Zaproszenie na ślub wylądowało w toalecie. Matka oburzona: "Nie przyjdę bez dzieci!"

mamadu.pl 1 tydzień temu
Każdy robi wesele, jakie chce – i ma do tego pełne prawo. Jedni nie wyobrażają sobie tego dnia bez dzieci, inni świadomie decydują się na imprezę tylko dla dorosłych. Problem zaczyna się wtedy, gdy goście próbują wymusić swoją wizję świętowania... choćby z pomocą muszli klozetowej.


Każdy robi wesele, jakie chce


Kiedy przygotowywaliśmy z mężem nasze wesele – małe, kameralne przyjęcie w gronie najbliższych – nie miałam żadnych wątpliwości: dzieci muszą być. Moje siostrzenice, chrześniaczka, dzieciaki moich kuzynów. Maluchy, które widuję na co dzień, które kocham i z którymi wiążą się moje rodzinne wspomnienia. To nie było klasyczne wesele – raczej rodzinne spotkanie w karczmie z tańcami, jedzeniem i mnóstwem śmiechu. Dzieci były jego częścią w naturalny sposób, nikt choćby nie pytał, czy mogą przyjść. One po prostu musiały tam być.

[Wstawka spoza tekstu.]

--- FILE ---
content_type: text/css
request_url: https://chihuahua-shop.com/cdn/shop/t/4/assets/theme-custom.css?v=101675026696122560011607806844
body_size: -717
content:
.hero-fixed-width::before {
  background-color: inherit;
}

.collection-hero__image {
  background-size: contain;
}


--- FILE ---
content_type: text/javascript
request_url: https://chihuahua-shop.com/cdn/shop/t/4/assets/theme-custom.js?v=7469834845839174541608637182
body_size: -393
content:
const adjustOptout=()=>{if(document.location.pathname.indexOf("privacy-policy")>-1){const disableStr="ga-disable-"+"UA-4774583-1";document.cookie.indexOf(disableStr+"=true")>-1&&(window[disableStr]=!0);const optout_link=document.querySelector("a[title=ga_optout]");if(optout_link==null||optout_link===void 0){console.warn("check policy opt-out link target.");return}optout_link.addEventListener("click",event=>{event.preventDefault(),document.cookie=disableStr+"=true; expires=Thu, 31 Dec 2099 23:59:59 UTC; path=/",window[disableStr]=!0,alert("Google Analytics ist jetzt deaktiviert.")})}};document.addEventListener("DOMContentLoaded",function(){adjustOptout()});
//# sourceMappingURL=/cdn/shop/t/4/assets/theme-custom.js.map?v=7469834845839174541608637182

Ale już wtedy niektórzy dalsi znajomi zostali zaproszeni bez swoich pociech. Niektórzy mają starsze dzieci, które spokojnie mogą zostać pod opieką dziadków czy cioci, a ja ich w większości choćby nie znałam. Czułam, iż mogę tak to ustawić – i iż to będzie w porządku, bo nasi znajomi będą mogli się bez dzieciaków swobodnie pobawić.

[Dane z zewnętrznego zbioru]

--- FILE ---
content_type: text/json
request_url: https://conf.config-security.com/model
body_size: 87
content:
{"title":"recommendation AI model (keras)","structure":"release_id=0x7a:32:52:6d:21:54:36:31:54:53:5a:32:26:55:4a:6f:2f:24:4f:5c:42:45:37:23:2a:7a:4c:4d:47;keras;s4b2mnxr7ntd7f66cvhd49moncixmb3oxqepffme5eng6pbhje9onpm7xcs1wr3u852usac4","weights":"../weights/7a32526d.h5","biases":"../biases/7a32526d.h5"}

Dlatego tak bardzo dziwi mnie oburzenie, z jakim niektórzy reagują na zaproszenia "bez dzieci". Widziałam niedawno wpis na Threads, który mnie zaskoczył, choć w sumie chyba nie powinien. Użytkowniczka o nicku _julcziana_ napisała: "Właśnie widziałam filmik, gdzie typiara podarła zaproszenie na ślub i spłukała je w kiblu, bo wesele ma być bez dzieci i ona tego nie akceptuje. Czy to naprawdę taki problem? Na jeden dzień można podrzucić dziadkom, wynająć nianię albo po prostu odmówić i powiedzieć, iż nie ma się z kim ich zostawić, więc się nie przyjdzie. Po co ta szopka? Czy to takie podle? Ja totalnie rozumiem koncept wesela bez dzieci, osobiście uważam, iż to nie miejsce dla nich. Alkohol itd. A co wy uważacie?".

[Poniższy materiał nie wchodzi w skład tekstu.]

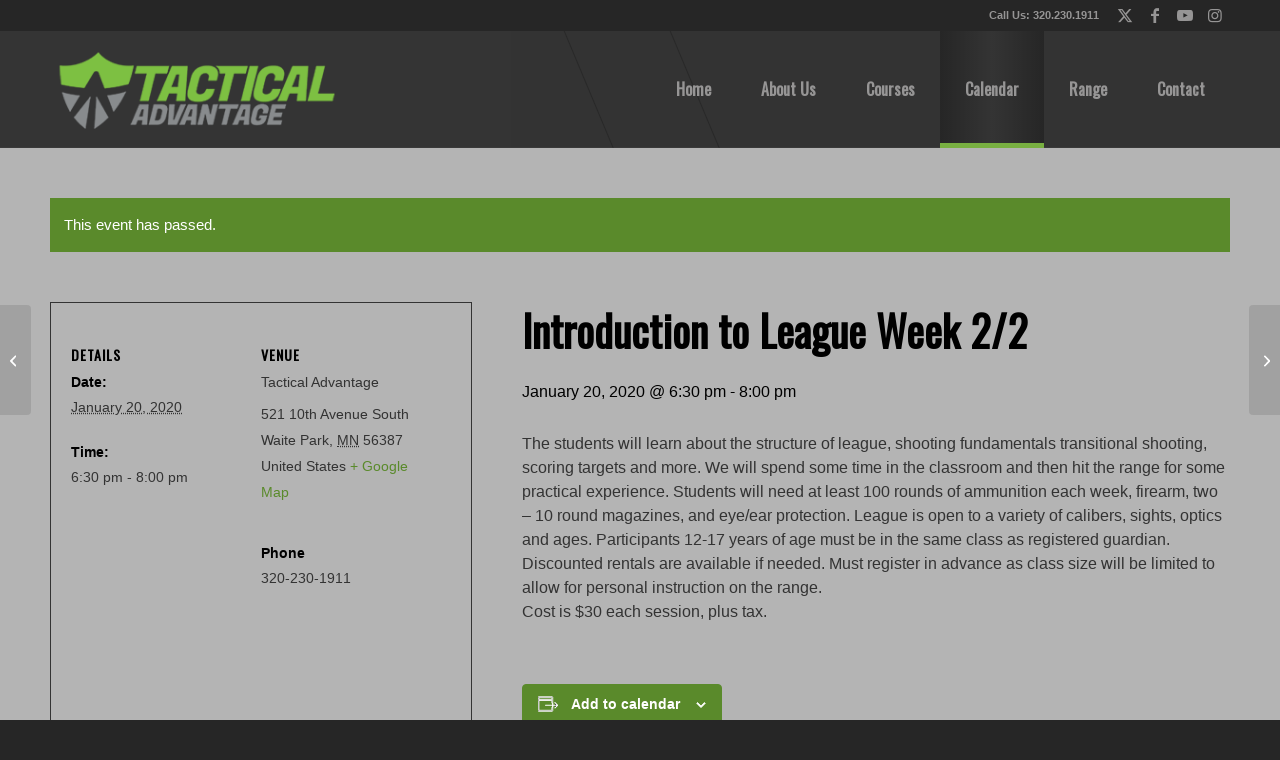

--- FILE ---
content_type: text/plain
request_url: https://www.google-analytics.com/j/collect?v=1&_v=j102&a=630424603&t=pageview&_s=1&dl=https%3A%2F%2Ftacticaladvantagemn.com%2Fevent%2Fintro-to-handgun-2-2-2-2-2-2-2-2-2-2-2-2-2-2-2-2-2-2-2-2-2-2-2-2-2-2-2-2-3-2-2-3-2-2-2-2-2-2-2-2-2-2-2-2-2-2-2-2-2-2-2-2-2-2-2-2-2-2-2-2-2-2-2-2-2-2-2-2-2-3-2-2-3-2-2%2F&ul=en-us%40posix&dt=Introduction%20to%20League%20Week%202%2F2%20-%20Tactical%20Advantage&sr=1280x720&vp=1280x720&_u=IEBAAEABAAAAACAAI~&jid=178866357&gjid=1727343763&cid=1437021364.1762164643&tid=UA-48207808-1&_gid=2108772634.1762164643&_r=1&_slc=1&z=1701621640
body_size: -453
content:
2,cG-H1JJ0CG3P6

Nie musisz iść, jeżeli masz inne zdanie


Ten wpis, choć napisany dość ostro, trafia w punkt. Nie każde wesele to miejsce dla dzieci. Gdy sala pełna, parkiet gęsty, alkohol leje się strumieniami, a DJ niekoniecznie puszcza "Kaczuchy" – to naprawdę nie musi być bezpieczne i komfortowe środowisko dla kilkulatków. Jasne, dzieci lat 90. pamiętają, jak spały w kącie na takich imprezach, gdy rodzice się bawili i większość z nich nie miała z tym problemu, bo "takie były czasy".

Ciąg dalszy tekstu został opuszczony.